Laki-laki kok nggak melawan?
Menang banyak tuh laki-laki.
Dan seterusnya.
Karena anggapan tersebut, muncul istilah toxic masculinity yang merujuk pada terbatasnya laki-laki untuk melakukan sesuatu yang menyimpang dari konsep maskulinitas. Banyak laki-laki enggan melaporkan kasusnya karena malu. Mereka takut dianggap ‘kurang laki’ ketika terbukti menjadi korban kekerasan.
Di sini, kita melihat bahwa sebenarnya sistem patriarki yang kita kenal selama ini bukan hanya tak baik untuk perempuan maupun kelompok marjinal, namun juga laki-laki.
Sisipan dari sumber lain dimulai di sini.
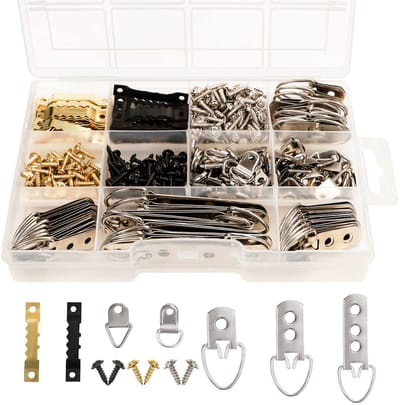Dailygoody - Foto Ophang Kit - Zware Kwaliteit - Geassorteerde D-Ring Hangers - 415 Stuks - Voor Kunst en Spiegellijsten - Geschikt voor Gipsplaat en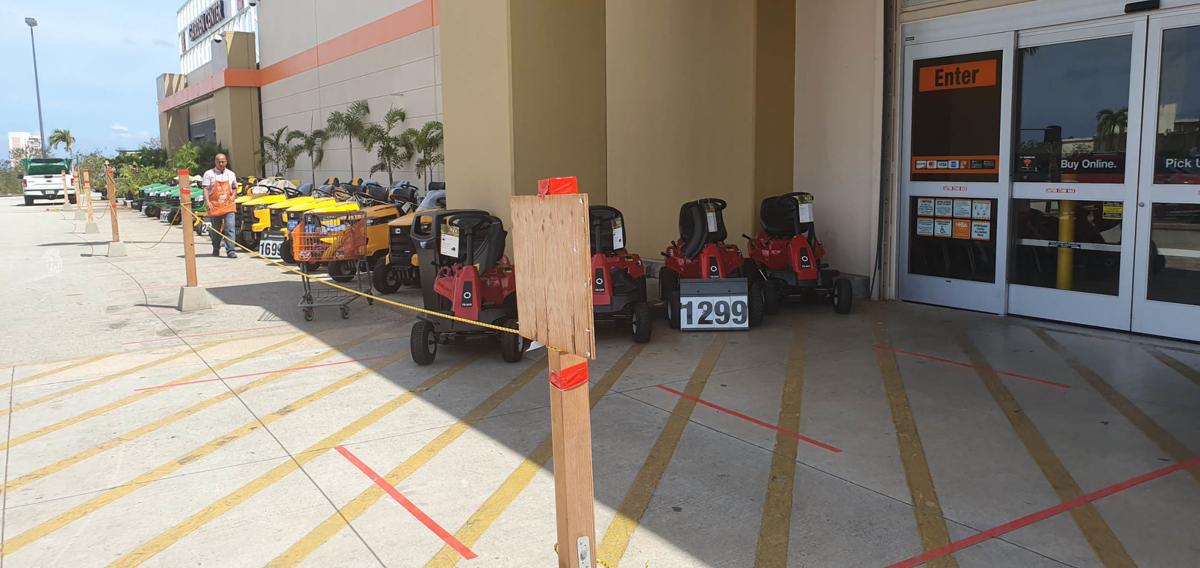 Home Depot on Guam is implementing a limit of 130 persons in the store at one time and marking the line so people can keep a six-foot social distance from each other. Photo by David Castro/The Guam Daily Post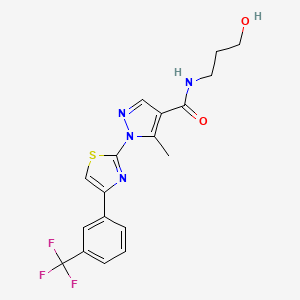 molecular formula C18H17F3N4O2S B1662354 N-(3-羟丙基)-5-甲基-1-[4-[3-(三氟甲基)苯基]-1,3-噻唑-2-基]吡唑-4-甲酰胺 CAS No. 162112-37-0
Hal yang membuatnya tak baik adalah sifatnya yang opresif dan diskriminatif.
Tulisan ini bukan bermaksud untuk melegitimasi laki-laki sebagai korban kekerasan dan menegasikan perempuan yang sering menjadi korban kekerasan. Pun, tidak untuk mencari siapa yang patut disalahkan atas berbagai kekerasan yang terjadi karena pada akhirnya laki-laki dan perempuan harus diposisikan setara.
Laki-laki maupun perempuan bisa jadi pelaku maupun korban kasus kekerasan. Siapa saja. Saling menyalahkan bukan solusi. Sejauh ini, banyak perempuan korban kekerasan yang tidak mendapat perlindungan hukum dengan baik. Sebagai sosok yang dipandang tinggi dalam masyarakat patriarki, laki-laki akan lebih sulit berbicara ihwal kasus yang mereka alami.
Kita sepatutnya tak menyalahkan perempuan karena melakukan kekerasan terhadap laki-laki, begitu pun sebaliknya. Musuh nyata kita semua sebenarnya praktik kekerasan itu sendiri. Siapa pun pelakunya, di manapun terjadinya, kekerasan adalah suatu hal yang salah.